= Work instructions =
How many lines in the items below contain the string "rail"? Reply with the number alone.

(Collected data)
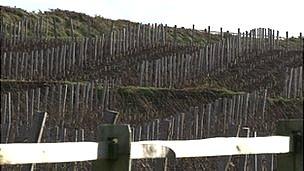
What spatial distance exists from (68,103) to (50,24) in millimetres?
15602

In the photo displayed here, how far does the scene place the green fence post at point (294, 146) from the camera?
12.9 ft

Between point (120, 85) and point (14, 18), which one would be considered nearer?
point (120, 85)

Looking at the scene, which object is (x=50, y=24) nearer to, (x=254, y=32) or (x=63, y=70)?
(x=254, y=32)

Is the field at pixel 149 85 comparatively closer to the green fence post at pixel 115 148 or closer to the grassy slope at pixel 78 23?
the grassy slope at pixel 78 23

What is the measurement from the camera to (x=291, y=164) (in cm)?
397

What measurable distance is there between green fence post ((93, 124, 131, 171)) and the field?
5840 mm

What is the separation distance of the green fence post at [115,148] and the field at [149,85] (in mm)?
5840

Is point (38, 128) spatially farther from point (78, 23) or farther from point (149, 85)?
point (78, 23)

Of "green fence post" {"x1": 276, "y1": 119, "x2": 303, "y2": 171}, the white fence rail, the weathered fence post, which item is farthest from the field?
the white fence rail

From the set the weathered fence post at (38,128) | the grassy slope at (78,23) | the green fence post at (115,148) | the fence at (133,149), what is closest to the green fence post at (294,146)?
the fence at (133,149)

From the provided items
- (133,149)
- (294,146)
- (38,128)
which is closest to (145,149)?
(133,149)

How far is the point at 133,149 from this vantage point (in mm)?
2965

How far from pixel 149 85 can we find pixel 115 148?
58.2ft

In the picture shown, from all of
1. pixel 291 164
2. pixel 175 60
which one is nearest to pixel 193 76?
pixel 175 60
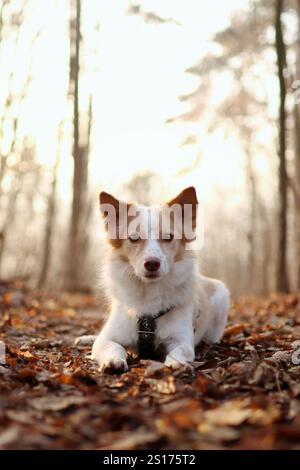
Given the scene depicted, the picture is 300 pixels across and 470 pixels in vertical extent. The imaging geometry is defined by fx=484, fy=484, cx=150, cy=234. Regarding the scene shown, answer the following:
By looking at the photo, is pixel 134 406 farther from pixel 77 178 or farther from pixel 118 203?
pixel 77 178

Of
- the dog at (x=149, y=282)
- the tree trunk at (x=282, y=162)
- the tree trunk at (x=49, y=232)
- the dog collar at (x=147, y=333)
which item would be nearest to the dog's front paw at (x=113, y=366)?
the dog at (x=149, y=282)

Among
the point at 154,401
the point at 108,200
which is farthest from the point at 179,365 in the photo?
the point at 108,200

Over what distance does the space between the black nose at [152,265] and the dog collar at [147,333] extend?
610 mm

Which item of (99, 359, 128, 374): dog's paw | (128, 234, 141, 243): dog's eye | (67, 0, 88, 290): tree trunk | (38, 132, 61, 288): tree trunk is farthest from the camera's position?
(38, 132, 61, 288): tree trunk

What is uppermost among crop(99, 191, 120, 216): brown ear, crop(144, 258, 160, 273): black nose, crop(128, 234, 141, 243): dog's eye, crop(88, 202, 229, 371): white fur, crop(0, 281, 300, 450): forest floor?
crop(99, 191, 120, 216): brown ear

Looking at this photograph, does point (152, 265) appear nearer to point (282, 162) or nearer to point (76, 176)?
point (282, 162)

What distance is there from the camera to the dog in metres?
4.66

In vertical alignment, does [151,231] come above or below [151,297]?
above

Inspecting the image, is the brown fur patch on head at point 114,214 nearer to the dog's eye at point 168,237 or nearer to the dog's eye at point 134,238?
the dog's eye at point 134,238

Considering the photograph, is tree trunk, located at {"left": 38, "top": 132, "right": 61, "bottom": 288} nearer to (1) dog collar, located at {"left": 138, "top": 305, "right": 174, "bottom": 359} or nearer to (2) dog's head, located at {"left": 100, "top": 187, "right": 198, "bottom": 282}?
(2) dog's head, located at {"left": 100, "top": 187, "right": 198, "bottom": 282}

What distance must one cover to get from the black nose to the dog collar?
2.00 ft

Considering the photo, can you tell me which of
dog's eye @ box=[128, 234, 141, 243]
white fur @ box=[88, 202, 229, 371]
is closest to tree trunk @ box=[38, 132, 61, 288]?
white fur @ box=[88, 202, 229, 371]

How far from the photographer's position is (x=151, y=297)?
195 inches

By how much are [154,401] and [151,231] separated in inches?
73.4
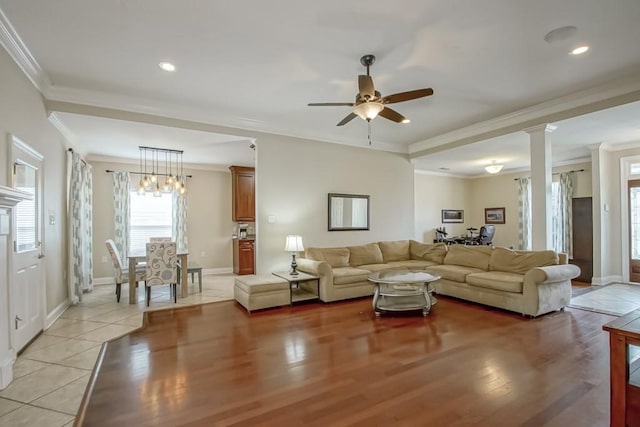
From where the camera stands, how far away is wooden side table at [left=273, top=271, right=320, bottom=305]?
4.78 metres

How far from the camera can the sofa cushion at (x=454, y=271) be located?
Answer: 4.95m

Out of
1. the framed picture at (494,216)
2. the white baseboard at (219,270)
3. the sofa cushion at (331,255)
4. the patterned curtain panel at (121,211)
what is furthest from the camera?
the framed picture at (494,216)

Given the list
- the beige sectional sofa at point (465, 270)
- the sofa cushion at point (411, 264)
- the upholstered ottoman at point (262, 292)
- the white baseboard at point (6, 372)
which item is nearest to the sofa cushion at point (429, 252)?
the beige sectional sofa at point (465, 270)

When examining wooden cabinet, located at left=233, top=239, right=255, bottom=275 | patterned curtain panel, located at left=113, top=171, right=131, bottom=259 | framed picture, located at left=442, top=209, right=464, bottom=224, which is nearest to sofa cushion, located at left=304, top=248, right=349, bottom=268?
wooden cabinet, located at left=233, top=239, right=255, bottom=275

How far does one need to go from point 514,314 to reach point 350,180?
357cm

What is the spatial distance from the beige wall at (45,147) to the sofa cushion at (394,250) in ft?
17.4

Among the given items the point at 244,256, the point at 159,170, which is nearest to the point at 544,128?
the point at 244,256

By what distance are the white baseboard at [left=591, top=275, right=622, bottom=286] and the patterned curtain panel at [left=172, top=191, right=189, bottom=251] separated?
8764 millimetres

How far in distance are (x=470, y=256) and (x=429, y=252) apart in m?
0.84

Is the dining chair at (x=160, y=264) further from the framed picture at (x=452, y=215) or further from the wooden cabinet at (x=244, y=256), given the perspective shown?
the framed picture at (x=452, y=215)

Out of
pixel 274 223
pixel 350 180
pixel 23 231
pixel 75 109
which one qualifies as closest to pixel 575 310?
pixel 350 180

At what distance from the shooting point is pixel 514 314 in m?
4.25

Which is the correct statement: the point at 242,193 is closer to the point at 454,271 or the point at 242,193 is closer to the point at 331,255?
the point at 331,255

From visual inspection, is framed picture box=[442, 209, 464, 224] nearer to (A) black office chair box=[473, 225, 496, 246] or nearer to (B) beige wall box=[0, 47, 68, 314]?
(A) black office chair box=[473, 225, 496, 246]
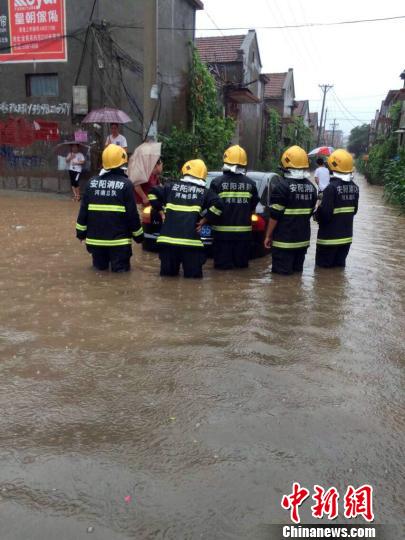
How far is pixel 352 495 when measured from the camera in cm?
253

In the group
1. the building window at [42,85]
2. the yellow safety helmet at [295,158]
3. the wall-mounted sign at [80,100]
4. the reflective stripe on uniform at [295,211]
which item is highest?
the building window at [42,85]

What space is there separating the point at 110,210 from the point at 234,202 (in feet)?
5.19

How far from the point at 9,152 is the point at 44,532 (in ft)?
48.4

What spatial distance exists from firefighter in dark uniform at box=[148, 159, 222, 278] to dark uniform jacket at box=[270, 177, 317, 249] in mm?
754

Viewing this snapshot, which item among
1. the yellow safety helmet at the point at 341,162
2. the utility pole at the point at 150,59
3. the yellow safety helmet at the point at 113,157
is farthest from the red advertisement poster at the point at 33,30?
the yellow safety helmet at the point at 341,162

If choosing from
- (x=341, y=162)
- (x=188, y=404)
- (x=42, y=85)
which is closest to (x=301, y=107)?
(x=42, y=85)

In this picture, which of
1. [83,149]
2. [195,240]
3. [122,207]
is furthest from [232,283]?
[83,149]

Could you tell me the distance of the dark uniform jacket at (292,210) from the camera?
635cm

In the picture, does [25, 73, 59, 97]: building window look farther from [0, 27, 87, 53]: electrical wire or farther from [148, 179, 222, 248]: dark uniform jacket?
[148, 179, 222, 248]: dark uniform jacket

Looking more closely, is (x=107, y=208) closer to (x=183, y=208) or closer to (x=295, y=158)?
(x=183, y=208)

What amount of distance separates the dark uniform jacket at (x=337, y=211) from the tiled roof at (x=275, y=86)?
34.6 m

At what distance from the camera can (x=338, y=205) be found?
263 inches

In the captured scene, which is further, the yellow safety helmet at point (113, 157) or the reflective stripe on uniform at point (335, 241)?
the reflective stripe on uniform at point (335, 241)

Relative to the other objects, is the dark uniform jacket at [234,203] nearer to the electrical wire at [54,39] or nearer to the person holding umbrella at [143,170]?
the person holding umbrella at [143,170]
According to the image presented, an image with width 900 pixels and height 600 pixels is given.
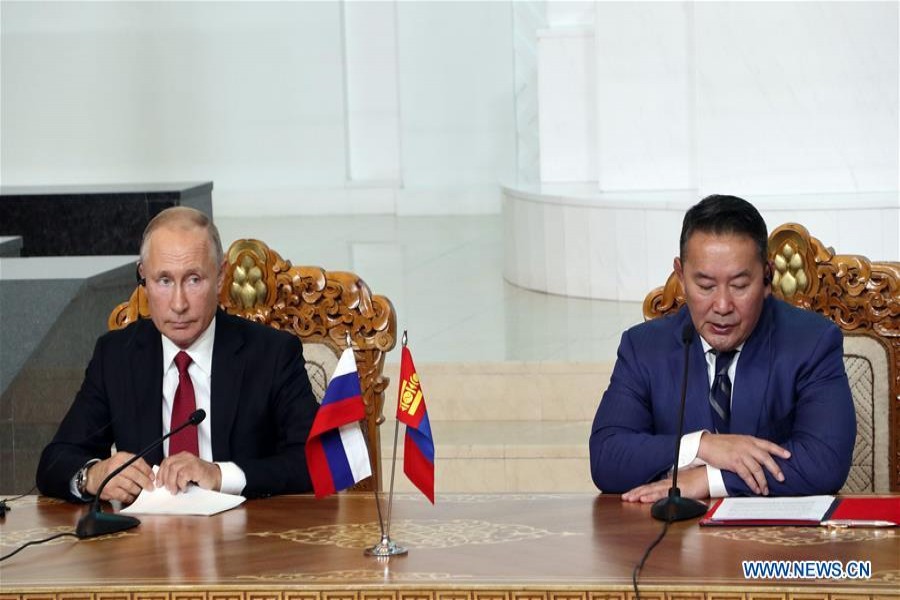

= In response =
2